Permutation Equivariant Neural Controlled Differential Equations for Dynamic Graph Representation Learning
Torben Berndt, Benjamin Walker, Tiexin Qin, Jan Stühmer, Andrey Kormilitzin
TL;DR
This work introduces Permutation Equivariant Neural Graph Controlled Differential Equations (PENG-CDEs) for dynamic graph representation learning. By projecting the fusion of adjacency and its time derivative onto the permutation-equivariant subspace $\mathfrak{E}_{\Sigma_n}(2,1)^1$, it achieves parameter efficiency while preserving expressivity, and ensures both permutation and time-warp equivariance. Theoretical results establish optimality of the projection in the linear case, and the framework extends to dynamic node features with a node-wise Hadamard interaction, maintaining symmetry. Empirically, PENG-CDEs outperform non-equivariant and several baselines on synthetic heat diffusion and gene regulation tasks, real-world snapshots, and TGB node-affinity benchmarks, while also exhibiting robustness to oversampling and irregular time grids.

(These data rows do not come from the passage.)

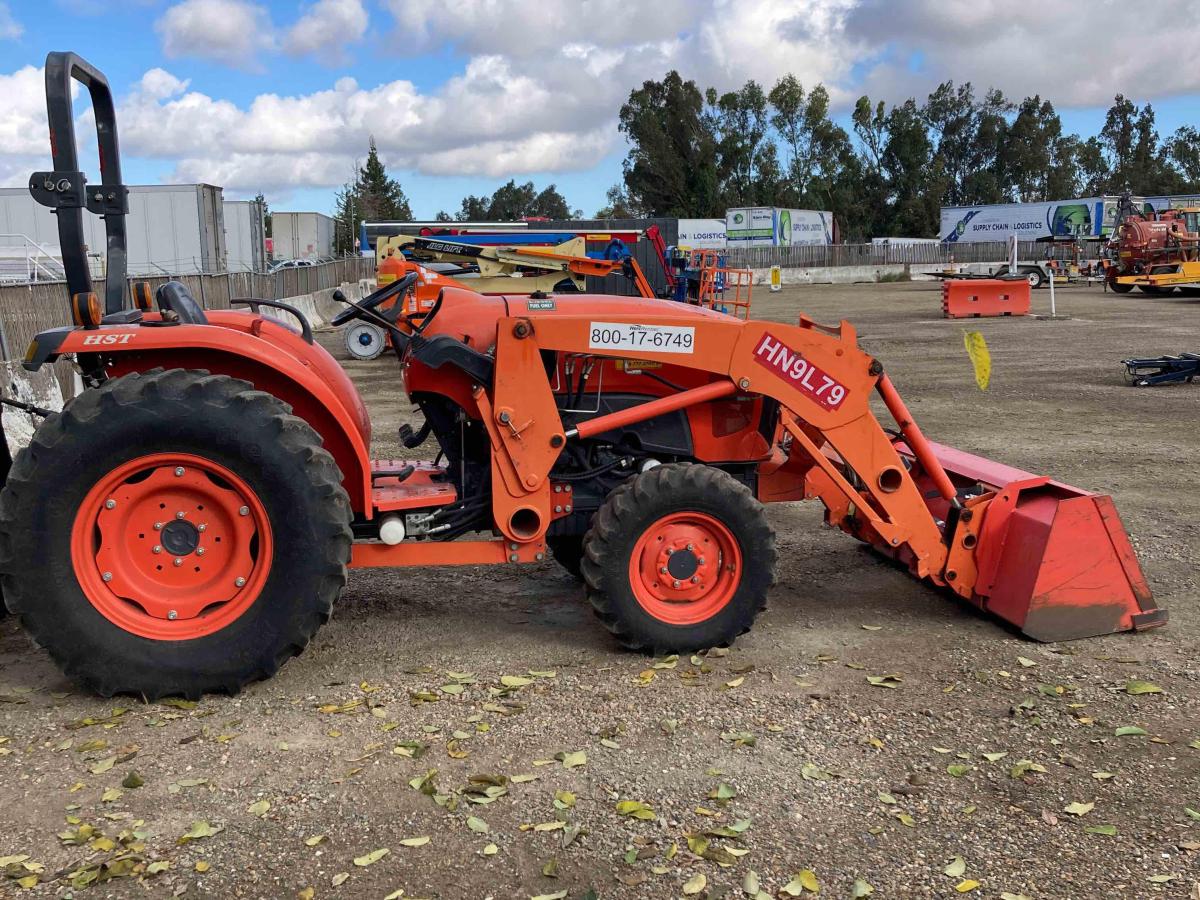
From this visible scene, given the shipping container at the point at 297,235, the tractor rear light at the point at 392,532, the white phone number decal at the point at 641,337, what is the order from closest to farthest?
1. the tractor rear light at the point at 392,532
2. the white phone number decal at the point at 641,337
3. the shipping container at the point at 297,235

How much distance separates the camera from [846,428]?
5.02 metres

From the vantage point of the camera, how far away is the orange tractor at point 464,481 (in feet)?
13.6

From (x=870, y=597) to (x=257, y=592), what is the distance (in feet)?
10.2

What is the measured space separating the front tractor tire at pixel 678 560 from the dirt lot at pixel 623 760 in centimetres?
16

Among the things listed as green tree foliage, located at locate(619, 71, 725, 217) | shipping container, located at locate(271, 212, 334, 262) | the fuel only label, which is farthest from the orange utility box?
green tree foliage, located at locate(619, 71, 725, 217)

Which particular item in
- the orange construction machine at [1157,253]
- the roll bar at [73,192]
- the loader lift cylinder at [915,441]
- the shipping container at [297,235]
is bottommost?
the loader lift cylinder at [915,441]

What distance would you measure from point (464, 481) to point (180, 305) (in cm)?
140

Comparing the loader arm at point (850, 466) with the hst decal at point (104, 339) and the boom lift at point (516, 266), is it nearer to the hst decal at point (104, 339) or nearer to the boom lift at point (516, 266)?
the hst decal at point (104, 339)

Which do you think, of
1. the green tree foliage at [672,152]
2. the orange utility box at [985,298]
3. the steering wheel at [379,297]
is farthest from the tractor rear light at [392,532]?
the green tree foliage at [672,152]

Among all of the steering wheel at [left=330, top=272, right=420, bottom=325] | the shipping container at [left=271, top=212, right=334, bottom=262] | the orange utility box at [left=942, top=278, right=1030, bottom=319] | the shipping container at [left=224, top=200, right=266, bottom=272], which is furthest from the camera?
the shipping container at [left=271, top=212, right=334, bottom=262]

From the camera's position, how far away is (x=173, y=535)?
14.0ft

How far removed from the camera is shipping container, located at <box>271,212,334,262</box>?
49.8m

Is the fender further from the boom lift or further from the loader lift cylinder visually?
the boom lift

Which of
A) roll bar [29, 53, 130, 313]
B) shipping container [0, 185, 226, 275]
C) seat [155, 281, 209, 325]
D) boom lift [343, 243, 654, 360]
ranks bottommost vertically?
seat [155, 281, 209, 325]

Limitations include quadratic memory growth with node count due to dense adjacency storage, with future work aiming to scalable sparse representations, advanced solvers, and potential theoretical guarantees.
Abstract
Dynamic graphs exhibit complex temporal dynamics due to the interplay between evolving node features and changing network structures. Recently, Graph Neural Controlled Differential Equations (Graph Neural CDEs) successfully adapted Neural CDEs from paths on Euclidean domains to paths on graph domains. Building on this foundation, we introduce Permutation Equivariant Neural Graph CDEs, which project Graph Neural CDEs onto permutation equivariant function spaces. This significantly reduces the model's parameter count without compromising representational power, resulting in more efficient training and improved generalisation. We empirically demonstrate the advantages of our approach through experiments on simulated dynamical systems and real-world tasks, showing improved performance in both interpolation and extrapolation scenarios.